> _Written tasks_:
- a) Decide whether each statement below agrees with the text on inspecting false positives and false negatives. Answer yes or no for each, quoting the deciding words of the text.
(i) At the threshold 0.6, there are 8 false positives.
(ii) A false negative is a case predicted as "theme" whereas the observed class is "goal."
(iii) Most of the "theme" response probabilities fall below 0.2.
- b) Using the text on inspecting false positives and false negatives, answer each question below on its own line.
(i) What color is assigned to the annotation text about the 0.5 threshold?
(ii) What title is given to the plot whose dashed line sits at 0.5?
(iii) How many false negatives occur at the threshold 0.6?

> _Text block_:
++++++++++++++++++++
Inspect false positives and false negatives

data.frame(load.test, response = load.glm5.scores$response, predicted = load.glm5.scores$construction_pred)[load.glm5.scores$construction_pred != load.glm5.scores$construction_obs,] %>%
  arrange(predicted, response)
load.glm5.scores %>%
  ggplot(aes(x=link, y=response, col=construction_obs)) + 
  scale_color_manual(values=c("black", "red")) + 
  geom_point() + 
  geom_rug() + 
  geom_jitter(width=.7, height=.02) +
  geom_hline(yintercept=0.5, linetype="dashed") +
  annotate(geom="text", x=2, y=0.47, label="threshold at response prob = 0.5", color="darkblue") +
  ggtitle("Observed and predicted values in test data")

Yet another way to plot observed and predicted variables:

  ggplot(data=load.glm5.scores, aes(x=construction_obs, y=response)) + 
    geom_violin(fill=rgb(1,1,1,alpha=0.6), color="blue", width = 2) +
    geom_jitter(aes(color = construction_obs)) +
    geom_hline(yintercept=0.6, linetype="dashed", alpha=0.8) +
#    scale_color_discrete(name = "type") +
    labs(title="Threshold at responce probability 0.6")
## Warning: position_dodge requires non-overlapping x intervals

At the threshold 0.6, there are 8 false positives (predicted as “theme” whereas the observed class is “goal”) and 7 false negatives (predicted as “goal” whereas the observed class is “theme”). The violin plots show that the distribution of response probabilities within each class is quite good (most of the “goal” response probs are below 0.2, most of the “theme” response probs equal 1).
++++++++++++++++++++
> _Extracted records_:
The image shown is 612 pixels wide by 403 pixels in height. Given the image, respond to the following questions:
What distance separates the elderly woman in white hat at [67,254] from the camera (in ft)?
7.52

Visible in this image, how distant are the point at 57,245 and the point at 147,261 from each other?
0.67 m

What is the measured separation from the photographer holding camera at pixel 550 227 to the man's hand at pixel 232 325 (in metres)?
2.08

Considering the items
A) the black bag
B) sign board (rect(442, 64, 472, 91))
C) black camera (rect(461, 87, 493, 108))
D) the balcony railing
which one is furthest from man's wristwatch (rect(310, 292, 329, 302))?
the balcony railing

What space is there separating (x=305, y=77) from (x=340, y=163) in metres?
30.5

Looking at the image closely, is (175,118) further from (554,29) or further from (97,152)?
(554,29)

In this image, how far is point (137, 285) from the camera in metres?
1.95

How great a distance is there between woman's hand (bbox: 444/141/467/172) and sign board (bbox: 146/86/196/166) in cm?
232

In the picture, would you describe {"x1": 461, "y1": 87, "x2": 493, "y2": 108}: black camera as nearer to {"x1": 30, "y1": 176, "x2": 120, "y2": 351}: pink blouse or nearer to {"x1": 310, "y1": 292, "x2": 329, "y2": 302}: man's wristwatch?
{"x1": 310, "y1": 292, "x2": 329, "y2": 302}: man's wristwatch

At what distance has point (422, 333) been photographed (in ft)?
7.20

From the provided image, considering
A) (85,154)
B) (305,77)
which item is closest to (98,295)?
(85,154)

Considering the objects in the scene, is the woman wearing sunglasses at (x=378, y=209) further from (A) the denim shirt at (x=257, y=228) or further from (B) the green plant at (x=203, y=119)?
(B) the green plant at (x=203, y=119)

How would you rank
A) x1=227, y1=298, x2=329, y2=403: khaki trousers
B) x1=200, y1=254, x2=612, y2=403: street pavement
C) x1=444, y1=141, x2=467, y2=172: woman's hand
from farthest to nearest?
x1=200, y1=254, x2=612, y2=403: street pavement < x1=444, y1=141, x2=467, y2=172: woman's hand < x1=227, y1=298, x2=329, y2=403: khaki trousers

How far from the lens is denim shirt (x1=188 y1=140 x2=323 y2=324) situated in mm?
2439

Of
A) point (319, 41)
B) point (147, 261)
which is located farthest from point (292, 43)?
++++++++++++++++++++
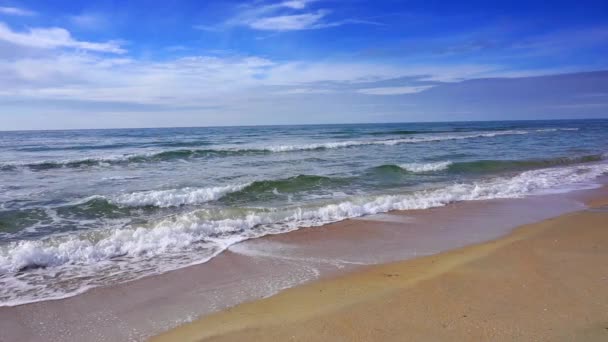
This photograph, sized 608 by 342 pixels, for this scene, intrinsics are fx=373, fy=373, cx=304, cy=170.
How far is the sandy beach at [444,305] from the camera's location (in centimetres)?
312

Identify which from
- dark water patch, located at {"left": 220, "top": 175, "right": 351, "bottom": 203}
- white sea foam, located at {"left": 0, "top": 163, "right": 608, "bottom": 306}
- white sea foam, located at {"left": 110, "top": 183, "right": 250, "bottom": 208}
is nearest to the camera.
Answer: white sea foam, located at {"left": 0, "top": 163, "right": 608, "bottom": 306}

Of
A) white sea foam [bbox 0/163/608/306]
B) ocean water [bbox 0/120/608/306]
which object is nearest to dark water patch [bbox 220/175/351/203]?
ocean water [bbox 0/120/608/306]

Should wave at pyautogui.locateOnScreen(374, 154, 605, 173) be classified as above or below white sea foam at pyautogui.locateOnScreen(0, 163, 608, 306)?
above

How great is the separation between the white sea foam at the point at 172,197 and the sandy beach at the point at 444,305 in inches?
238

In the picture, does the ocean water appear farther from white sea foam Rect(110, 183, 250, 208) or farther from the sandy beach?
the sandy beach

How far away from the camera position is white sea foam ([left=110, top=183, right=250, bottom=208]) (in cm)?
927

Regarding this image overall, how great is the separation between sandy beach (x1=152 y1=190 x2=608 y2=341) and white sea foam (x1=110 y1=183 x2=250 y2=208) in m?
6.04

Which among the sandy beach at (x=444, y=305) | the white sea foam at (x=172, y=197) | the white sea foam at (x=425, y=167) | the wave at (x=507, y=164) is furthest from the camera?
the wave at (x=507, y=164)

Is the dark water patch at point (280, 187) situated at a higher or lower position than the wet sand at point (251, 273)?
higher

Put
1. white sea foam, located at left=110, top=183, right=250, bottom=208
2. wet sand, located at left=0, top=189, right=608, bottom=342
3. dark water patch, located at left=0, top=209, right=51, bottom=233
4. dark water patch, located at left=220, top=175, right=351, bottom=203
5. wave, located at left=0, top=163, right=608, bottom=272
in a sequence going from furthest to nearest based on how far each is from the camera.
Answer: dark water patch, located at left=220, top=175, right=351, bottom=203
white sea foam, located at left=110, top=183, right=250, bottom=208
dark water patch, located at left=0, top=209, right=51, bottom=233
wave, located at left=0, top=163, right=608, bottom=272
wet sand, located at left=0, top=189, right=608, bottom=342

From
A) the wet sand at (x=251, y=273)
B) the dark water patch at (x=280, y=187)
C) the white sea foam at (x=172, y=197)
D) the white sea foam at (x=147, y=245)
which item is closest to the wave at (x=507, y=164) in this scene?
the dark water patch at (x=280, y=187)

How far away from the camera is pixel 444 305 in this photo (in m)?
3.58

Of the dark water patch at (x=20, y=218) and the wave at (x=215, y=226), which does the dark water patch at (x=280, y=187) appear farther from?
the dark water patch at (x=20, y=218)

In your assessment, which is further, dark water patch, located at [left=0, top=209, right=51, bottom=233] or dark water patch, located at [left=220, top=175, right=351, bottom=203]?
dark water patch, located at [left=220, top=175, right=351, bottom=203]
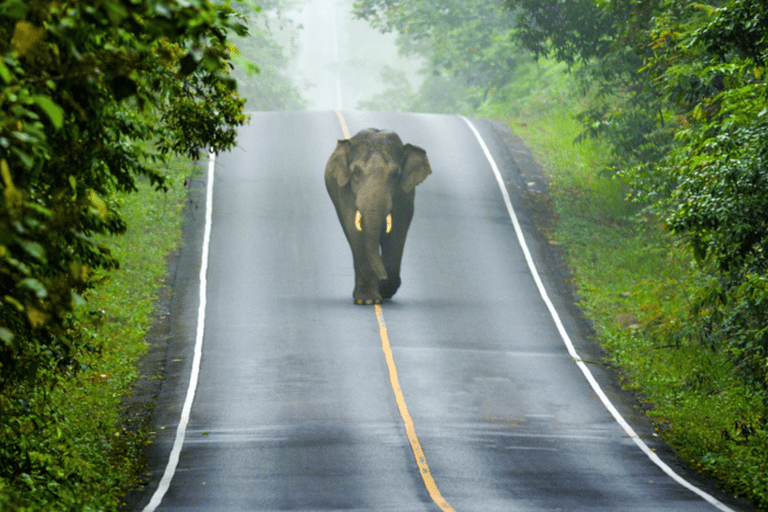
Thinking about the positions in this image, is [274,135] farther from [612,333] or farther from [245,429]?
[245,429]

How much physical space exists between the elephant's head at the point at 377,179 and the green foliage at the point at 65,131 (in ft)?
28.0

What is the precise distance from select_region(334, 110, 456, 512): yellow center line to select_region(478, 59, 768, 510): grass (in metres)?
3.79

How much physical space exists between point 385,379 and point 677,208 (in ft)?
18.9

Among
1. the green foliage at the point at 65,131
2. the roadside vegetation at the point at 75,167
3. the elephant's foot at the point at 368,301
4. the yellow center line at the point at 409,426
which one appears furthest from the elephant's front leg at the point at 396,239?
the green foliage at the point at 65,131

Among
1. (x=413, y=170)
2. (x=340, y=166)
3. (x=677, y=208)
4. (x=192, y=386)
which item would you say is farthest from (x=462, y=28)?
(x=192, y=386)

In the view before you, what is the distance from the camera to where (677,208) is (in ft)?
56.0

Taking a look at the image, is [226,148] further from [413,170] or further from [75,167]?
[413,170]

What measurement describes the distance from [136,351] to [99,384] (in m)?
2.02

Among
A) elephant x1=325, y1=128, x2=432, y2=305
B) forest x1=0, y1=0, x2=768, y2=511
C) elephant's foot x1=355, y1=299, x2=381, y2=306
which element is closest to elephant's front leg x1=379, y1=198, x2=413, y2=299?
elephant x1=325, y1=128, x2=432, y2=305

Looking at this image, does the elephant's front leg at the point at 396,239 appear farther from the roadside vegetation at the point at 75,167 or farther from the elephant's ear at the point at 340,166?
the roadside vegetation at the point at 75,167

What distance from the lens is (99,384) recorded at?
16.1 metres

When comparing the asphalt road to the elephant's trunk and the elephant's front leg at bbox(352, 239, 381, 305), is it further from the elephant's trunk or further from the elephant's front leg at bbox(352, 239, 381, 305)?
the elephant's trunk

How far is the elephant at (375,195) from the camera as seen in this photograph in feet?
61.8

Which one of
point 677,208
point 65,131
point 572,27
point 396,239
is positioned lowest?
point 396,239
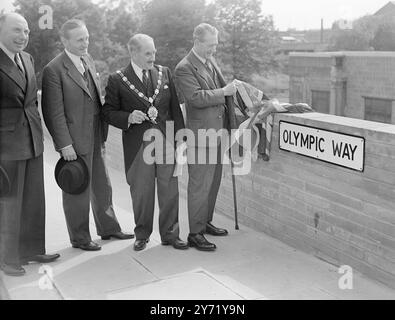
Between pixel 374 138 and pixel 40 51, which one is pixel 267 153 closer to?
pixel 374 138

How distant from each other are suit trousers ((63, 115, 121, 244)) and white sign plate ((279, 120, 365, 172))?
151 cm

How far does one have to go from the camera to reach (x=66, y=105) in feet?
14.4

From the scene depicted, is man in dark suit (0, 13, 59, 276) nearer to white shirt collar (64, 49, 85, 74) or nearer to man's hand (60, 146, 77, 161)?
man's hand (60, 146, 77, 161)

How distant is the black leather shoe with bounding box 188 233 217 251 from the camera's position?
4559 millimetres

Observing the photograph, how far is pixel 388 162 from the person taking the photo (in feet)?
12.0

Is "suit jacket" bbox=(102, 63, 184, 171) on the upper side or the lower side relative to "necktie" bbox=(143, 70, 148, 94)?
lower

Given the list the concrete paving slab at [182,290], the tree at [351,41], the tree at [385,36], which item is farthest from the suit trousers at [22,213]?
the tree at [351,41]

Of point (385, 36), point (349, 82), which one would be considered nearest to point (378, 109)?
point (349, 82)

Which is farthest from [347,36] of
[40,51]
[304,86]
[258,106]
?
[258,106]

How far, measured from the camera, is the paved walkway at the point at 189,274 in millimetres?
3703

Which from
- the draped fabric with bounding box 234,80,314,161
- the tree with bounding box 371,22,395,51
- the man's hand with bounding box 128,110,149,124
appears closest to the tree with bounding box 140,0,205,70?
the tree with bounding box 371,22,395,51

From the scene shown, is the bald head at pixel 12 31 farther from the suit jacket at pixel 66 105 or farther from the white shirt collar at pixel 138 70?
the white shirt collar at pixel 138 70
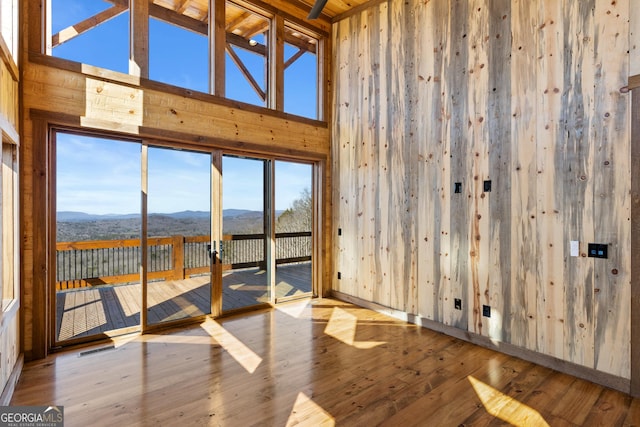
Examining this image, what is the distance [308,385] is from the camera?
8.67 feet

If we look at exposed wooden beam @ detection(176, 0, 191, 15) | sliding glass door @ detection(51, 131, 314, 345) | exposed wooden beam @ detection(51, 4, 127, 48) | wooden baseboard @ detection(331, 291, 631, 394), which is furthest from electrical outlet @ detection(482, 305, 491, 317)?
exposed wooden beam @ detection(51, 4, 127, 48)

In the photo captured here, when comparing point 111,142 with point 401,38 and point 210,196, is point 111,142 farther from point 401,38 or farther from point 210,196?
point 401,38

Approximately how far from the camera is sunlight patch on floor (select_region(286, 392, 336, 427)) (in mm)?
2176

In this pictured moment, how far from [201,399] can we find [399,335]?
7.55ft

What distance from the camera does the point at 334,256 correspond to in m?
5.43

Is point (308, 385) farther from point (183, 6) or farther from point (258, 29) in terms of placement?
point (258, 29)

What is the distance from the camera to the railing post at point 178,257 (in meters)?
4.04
++++++++++++++++++++
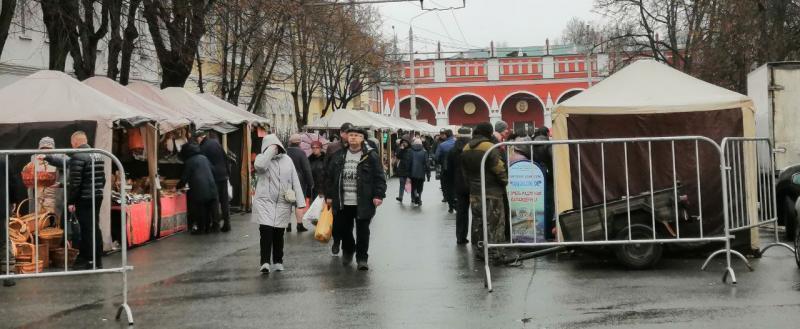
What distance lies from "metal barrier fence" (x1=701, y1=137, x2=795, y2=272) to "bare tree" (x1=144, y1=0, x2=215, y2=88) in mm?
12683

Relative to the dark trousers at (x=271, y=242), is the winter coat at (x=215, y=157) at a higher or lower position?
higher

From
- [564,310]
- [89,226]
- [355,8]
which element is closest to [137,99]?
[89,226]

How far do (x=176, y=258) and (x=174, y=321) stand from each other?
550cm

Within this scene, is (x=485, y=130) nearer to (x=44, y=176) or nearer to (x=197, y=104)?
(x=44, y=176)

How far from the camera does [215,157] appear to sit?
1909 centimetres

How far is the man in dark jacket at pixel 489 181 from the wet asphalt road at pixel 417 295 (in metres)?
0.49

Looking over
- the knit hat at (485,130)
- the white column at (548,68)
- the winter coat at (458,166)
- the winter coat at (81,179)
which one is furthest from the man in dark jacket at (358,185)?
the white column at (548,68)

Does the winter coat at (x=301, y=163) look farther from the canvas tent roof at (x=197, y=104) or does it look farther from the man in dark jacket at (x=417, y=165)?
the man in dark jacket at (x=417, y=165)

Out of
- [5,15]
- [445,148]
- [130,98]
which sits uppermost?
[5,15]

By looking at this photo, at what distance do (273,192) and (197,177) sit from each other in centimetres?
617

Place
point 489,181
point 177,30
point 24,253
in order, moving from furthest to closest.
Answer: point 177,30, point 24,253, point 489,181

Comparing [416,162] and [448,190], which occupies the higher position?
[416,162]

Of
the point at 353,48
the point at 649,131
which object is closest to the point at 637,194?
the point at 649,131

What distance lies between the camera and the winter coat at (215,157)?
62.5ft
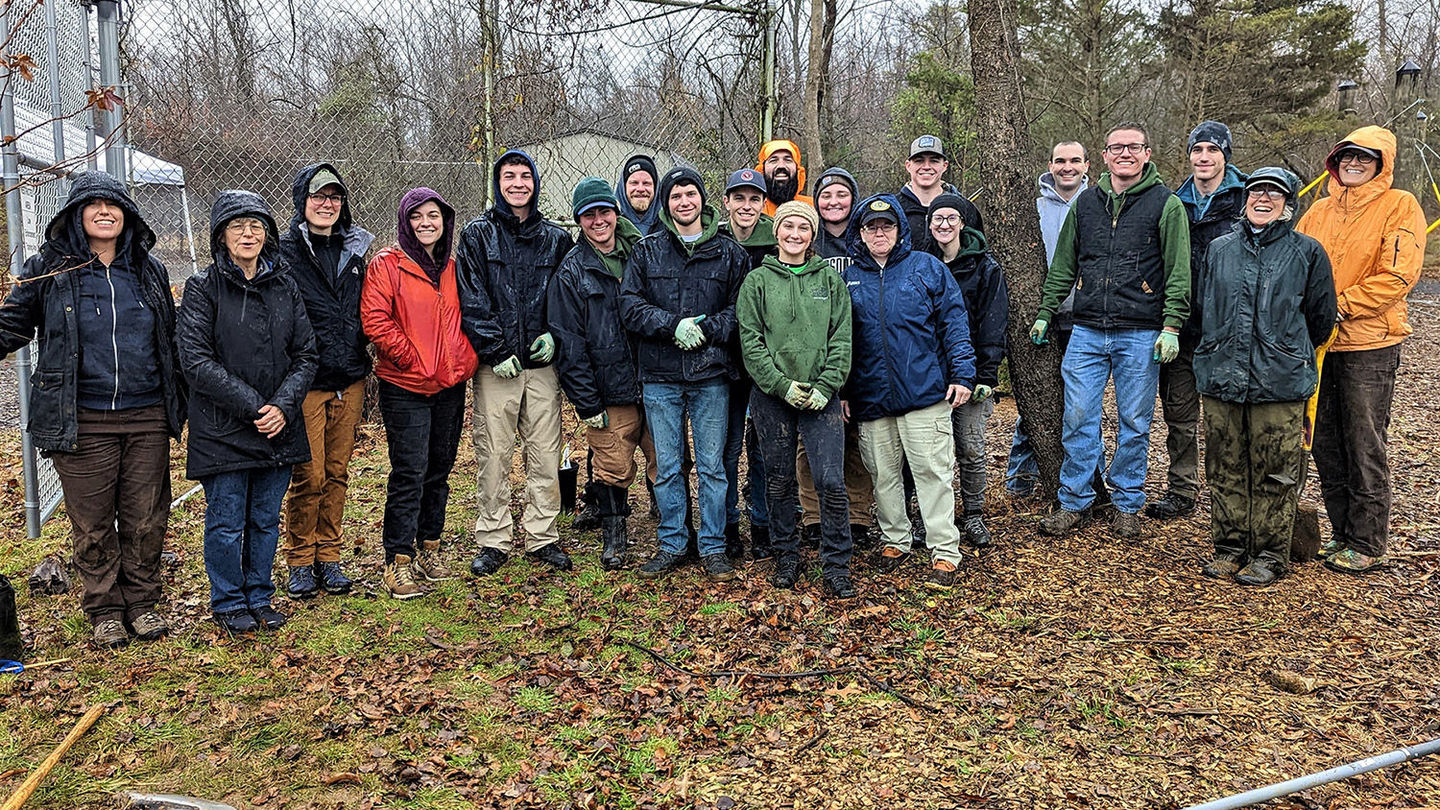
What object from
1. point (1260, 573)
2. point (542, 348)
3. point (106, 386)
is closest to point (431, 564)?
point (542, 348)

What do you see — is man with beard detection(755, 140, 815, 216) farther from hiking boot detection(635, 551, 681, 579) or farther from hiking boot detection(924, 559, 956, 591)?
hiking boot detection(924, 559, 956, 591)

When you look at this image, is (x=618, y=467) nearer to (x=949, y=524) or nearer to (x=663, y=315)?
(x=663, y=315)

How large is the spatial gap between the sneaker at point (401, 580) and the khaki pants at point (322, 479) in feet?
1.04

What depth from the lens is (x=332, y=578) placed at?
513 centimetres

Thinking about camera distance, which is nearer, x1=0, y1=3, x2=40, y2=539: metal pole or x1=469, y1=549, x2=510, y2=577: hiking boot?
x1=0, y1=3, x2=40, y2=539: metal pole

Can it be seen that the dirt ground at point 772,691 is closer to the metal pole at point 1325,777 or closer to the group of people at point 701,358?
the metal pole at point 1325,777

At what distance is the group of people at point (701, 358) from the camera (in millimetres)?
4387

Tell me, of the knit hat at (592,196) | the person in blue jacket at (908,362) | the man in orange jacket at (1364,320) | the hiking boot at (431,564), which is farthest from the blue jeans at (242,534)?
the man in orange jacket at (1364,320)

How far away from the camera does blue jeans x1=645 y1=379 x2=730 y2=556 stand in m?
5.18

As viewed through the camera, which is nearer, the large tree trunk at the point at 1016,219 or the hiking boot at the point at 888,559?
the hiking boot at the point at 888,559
++++++++++++++++++++
> _Outputs_:
- a)
(i) Yes: "At the threshold 0.6, there are 8 false positives"
(ii) No: "7 false negatives (predicted as “goal” whereas the observed class is “theme”)"
(iii) No: "most of the “theme” response probs equal 1"

- b)
(i) darkblue
(ii) Observed and predicted values in test data
(iii) 7